* **本文**
四字熟語の「四面楚歌」をご存知でしょうか。その由来は、項羽、韓信、そして劉邦などの人物を輩出した楚漢戦争、中国の歴史で最も有名な戦争の一つです。今日は、その楚漢戦争にまつわる物語をご紹介します。
紀元前202年、激戦を繰り広げてきたのは、項羽の率いる楚軍と劉邦の率いる漢軍です。漢軍は負け戦続きでしたが、恵まれた戦力と補給源のおかげで、戦場で生き残る条件としてはかえって楚軍より有利な状況でした。そこで、食糧不足である中、劉邦の父・劉太公を人質と取っていた項羽は、広武の地で劉邦と一年近くの対峙をしてきました。
同年8月、項羽は劉邦からの提案を受け、鴻溝(現在の河南省滎陽市を跨ぐ運河)を境界として、「天下を半分ずつ分けて、鴻溝より西を漢のものとし、東を楚のものとする①」という、お互いに侵略しないという約束を交わしました。
項羽は約束に従い、人質を解放し、東へ撤退しました。一方、漢軍では、張良と陳平が劉邦にこう助言しました。「今、我々は天下の領土の半分以上を持ち、各地の諸侯たちも本陣に加わってきます。しかし、項羽の軍隊は食糧が切れる寸前であり、楚の滅びの天象も表されています。楚軍の兵力の再整備し、脅威になることを防ぐため、我々は今のうちに楚を殲滅すべきではないでしょうか」

* **課題**
楚漢戦争の文章を、最後の文のあとから書き継いでもらえますか。 このあとに続く行は、楚漢戦争の文章とは関係がありません。

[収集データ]
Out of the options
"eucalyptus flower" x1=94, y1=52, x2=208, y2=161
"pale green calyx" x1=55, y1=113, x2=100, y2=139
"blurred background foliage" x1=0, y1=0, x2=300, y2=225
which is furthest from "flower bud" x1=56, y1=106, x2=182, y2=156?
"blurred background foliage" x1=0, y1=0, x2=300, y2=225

* **解答**
劉邦はこの助言を聞き入れ、楚軍を攻撃すると決めました。しかし、劉邦が持つ軍力だけでは足りないため、劉邦は斉国と魏国に使節を派遣し、斉国の韓信と魏国の彭越と共同で楚軍を攻撃する軍隊を派遣するよう要請し、参戦を約束しました。
同年10月、劉邦軍は陽夏(現在の河南省周口市太康県)まで進軍します。劉邦が約束を破ったことを知った項羽は、10万人の軍隊を率いて劉邦軍に反撃しました。韓信と彭越の援軍が到着しなかった劉邦軍は、項羽の攻撃に抵抗できず、城の中に入り、塹壕を深くして守りに徹しました。両軍の対峙が再び始まります。
この時、韓信は斉国から南へ進軍し始めました。破竹の勢いのごとく、韓信軍は彭城、蕭(現在の江蘇省北部の蕭郡)、酇(現在の河南省東部の永城の南西)、苦(現在の河南省東部の鹿邑の東)の楚軍を次々と撃敗し、楚軍の後方まで攻め、劉邦軍とともに楚軍を挟み撃ちにできました。11月、韓信は斉軍と漢軍を率いて、楚軍を東に追い込みます。楚軍は敗北し、垓下(現在の安徽省霊壁県の南東)まで撤退しました。
項羽は、韓信が率いる30万人の斉漢連合軍と垓下で決戦を始めようとしました。韓信側も、左側に孔将軍、右側に費将軍、そして韓信自身が中央軍の主将と、念入りに布陣しました。
垓下の戦いが始まります。韓信は自ら先頭に立ち項羽軍と戦い、後方に下がり、項羽軍を追撃させます。しかし、項羽軍が陣地の中心に入ると、左右両側から進軍した孔と費二将軍の包囲網に入ってしまいました。韓信が率いる中央軍も再び攻撃をすると、劣勢になった楚軍は大敗し、三面から包囲されました。敗れた楚軍は垓下の防塁に籠り、漢軍はこれを幾重にも包囲しました。
そんなある日の夜のことです。楚軍の士気を下げるために、韓信は心理作戦を使用し、楚軍の故郷の歌を歌うよう、楚軍を包囲する漢軍に命じました。
楚軍のいたるところに楚の歌が響き渡りました。悲しみと哀愁が溢れた歌声を聞いた楚の兵士たちは、故郷を思い出さずにいられませんでした。いつも意気盛んな項羽まで、戦意をなくしてしまいました。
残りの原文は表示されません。